Oggi una delle sfide principali è quella di dare continuità a queste attività: molte organizzazioni forniscono per esempio le sedie a rotelle, ma non vanno oltre la distribuzione. Allo stesso modo, molti progetti si limitano a finanziare realtà come questa, ma non partono dal presupposto di renderle sostenibili. «Alcuni ci vedono solo come un progetto da finanziare – spiega Oubada – ma noi cerchiamo sempre organizzazioni che ci supportino e che ragionino sul lavorare insieme. Se le attività sportive vengono sostenute e poi un giorno i finanziamenti finiscono e noi non siamo più capaci di continuare, allora cos’abbiamo costruito? Dobbiamo avere un piano per fare in modo che le nostre attività continuino anche nei periodi di transizione tra i vari finanziamenti». Quando incontriamo il gruppo nel centro del Comitato Paralimpico di Amman sta cominciando proprio uno di questi periodi: il supporto della cooperazione giapponese, che ha sostenuto l’iniziativa negli ultimi due anni, è terminato, e quindi questo è l’ultimo giorno di attività sportiva. Eppure non c’è aria di smobilitazione. In questi anni, infatti, l’attenzione e la consapevolezza dei rifugiati siriani con disabilità è cresciuta e la consapevolezza di questi giovani uomini che da un giorno all’altro si sono trovati a dover ripartire da zero è tale da aver colpito anche realtà. «Uno dei ragazzi – spiega Eleonora Biasi, fino a pochi giorni fa head of office dell’ong Un Ponte Per… in Giordania – in questi anni ha imparato a realizzare business plan, e quindi nei prossimi mesi lavorerà con noi per insegnare agli altri, non solo disabili, a scriverli». Per altri, invece, l’opportunità è quella di trasformare le competenze acquisite, per esempio nella manutenzione delle sedie a rotelle, in un lavoro al servizio della comunità.

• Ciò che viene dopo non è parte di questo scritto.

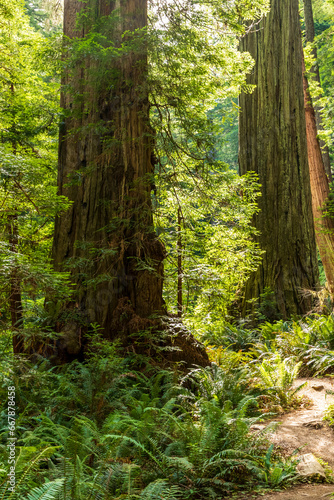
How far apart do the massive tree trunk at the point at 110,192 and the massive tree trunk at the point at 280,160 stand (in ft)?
11.2

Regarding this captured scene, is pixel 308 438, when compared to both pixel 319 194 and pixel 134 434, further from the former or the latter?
pixel 319 194

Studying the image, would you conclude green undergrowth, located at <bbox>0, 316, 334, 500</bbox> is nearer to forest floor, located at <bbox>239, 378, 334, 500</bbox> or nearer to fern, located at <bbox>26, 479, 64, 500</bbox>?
fern, located at <bbox>26, 479, 64, 500</bbox>

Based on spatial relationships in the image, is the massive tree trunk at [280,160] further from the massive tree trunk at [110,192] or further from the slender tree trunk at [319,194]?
the massive tree trunk at [110,192]

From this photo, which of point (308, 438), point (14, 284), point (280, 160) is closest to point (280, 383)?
point (308, 438)

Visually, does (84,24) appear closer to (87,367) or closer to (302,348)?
(87,367)

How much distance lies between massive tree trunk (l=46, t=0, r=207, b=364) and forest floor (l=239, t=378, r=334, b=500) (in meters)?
1.58

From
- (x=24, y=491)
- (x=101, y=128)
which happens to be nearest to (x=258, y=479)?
(x=24, y=491)

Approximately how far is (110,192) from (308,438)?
3955 millimetres

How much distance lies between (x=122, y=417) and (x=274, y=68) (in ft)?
28.7

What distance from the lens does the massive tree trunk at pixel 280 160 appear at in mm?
8406

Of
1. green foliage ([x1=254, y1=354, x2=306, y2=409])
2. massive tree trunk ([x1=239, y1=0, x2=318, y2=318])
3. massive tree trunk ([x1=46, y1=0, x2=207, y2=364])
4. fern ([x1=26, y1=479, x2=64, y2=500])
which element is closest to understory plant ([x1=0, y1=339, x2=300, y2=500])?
fern ([x1=26, y1=479, x2=64, y2=500])

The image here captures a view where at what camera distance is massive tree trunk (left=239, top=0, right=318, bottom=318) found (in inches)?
331

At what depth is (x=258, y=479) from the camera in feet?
9.73

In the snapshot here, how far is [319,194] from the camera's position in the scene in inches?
482
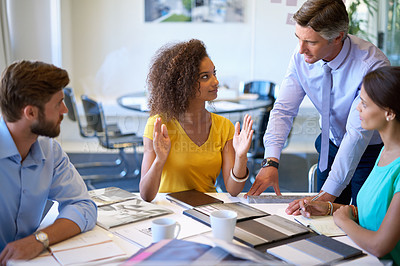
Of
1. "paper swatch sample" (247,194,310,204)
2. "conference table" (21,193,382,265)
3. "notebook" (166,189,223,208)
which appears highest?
"conference table" (21,193,382,265)

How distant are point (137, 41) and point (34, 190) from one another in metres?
2.78

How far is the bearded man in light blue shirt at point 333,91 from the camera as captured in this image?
6.52ft

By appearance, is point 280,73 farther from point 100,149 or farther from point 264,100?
point 100,149

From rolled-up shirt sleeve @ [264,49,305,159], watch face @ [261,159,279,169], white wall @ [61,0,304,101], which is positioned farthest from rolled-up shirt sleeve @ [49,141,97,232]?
white wall @ [61,0,304,101]

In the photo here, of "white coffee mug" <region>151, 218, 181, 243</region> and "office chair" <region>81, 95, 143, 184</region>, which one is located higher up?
"white coffee mug" <region>151, 218, 181, 243</region>

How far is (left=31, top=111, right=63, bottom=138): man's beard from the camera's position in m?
1.48

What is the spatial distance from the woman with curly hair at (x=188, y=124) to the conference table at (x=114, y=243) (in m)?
0.39

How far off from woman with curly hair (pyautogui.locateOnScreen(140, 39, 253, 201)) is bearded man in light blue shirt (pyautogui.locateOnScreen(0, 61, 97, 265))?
1.82 ft

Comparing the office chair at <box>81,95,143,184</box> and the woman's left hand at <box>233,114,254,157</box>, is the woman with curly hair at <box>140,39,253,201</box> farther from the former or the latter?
the office chair at <box>81,95,143,184</box>

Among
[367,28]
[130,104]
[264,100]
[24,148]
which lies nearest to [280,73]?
[264,100]

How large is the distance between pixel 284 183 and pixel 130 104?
1619 millimetres

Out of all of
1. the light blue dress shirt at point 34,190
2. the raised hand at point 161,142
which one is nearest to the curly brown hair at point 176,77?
the raised hand at point 161,142

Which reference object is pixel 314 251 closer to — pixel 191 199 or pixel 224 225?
pixel 224 225

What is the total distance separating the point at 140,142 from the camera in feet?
13.4
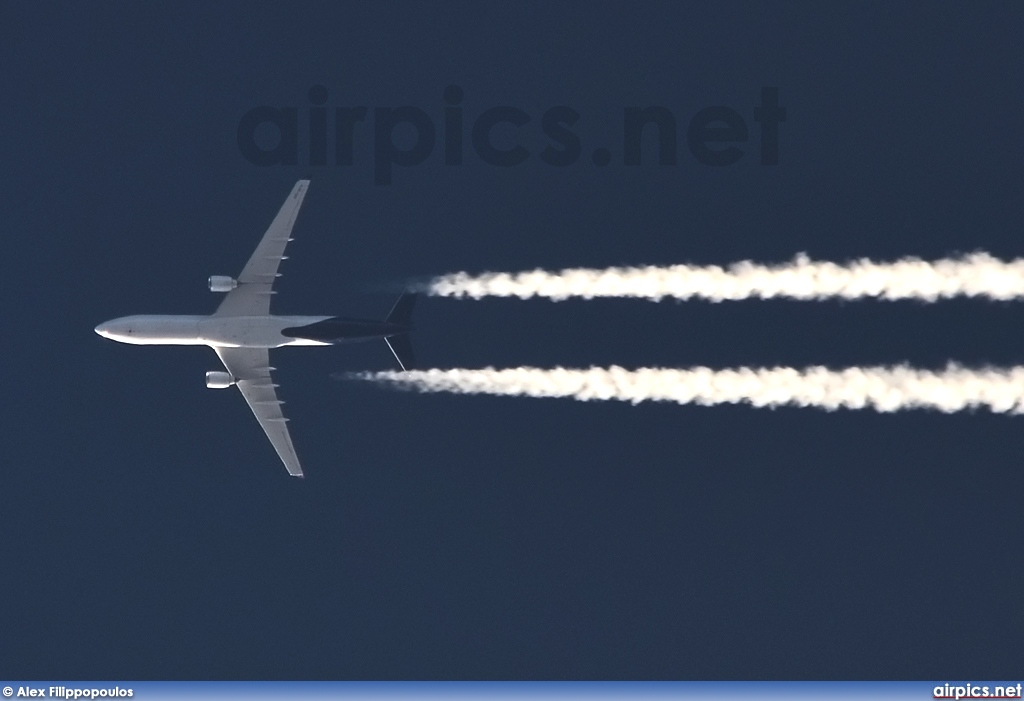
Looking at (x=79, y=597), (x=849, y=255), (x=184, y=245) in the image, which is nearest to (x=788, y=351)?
(x=849, y=255)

Ma tutto questo è solo parte di una fase di passaggio: il piano è quello di tornare un giorno in Siria e diventare formatori per altre persone con disabilità. «Rispetto a quella di altri paesi come la Giordania o il Libano – ci racconta Nizar prima di salutarci – per chi ha problemi di disabilità la situazione in Siria è davvero pessima e inoltre non ci sono formatori professionali. Quindi dobbiamo tornare anche per condividere le nostre storie, che potranno servire da modello per le nuove generazioni». L’obiettivo finale, insomma, è migliorare la situazione della disabilità in Siria, lo stesso luogo per cui molti di loro dicono di voler gareggiare un giorno, coronando il sogno di partecipare alle Paralimpiadi con i colori del proprio Paese.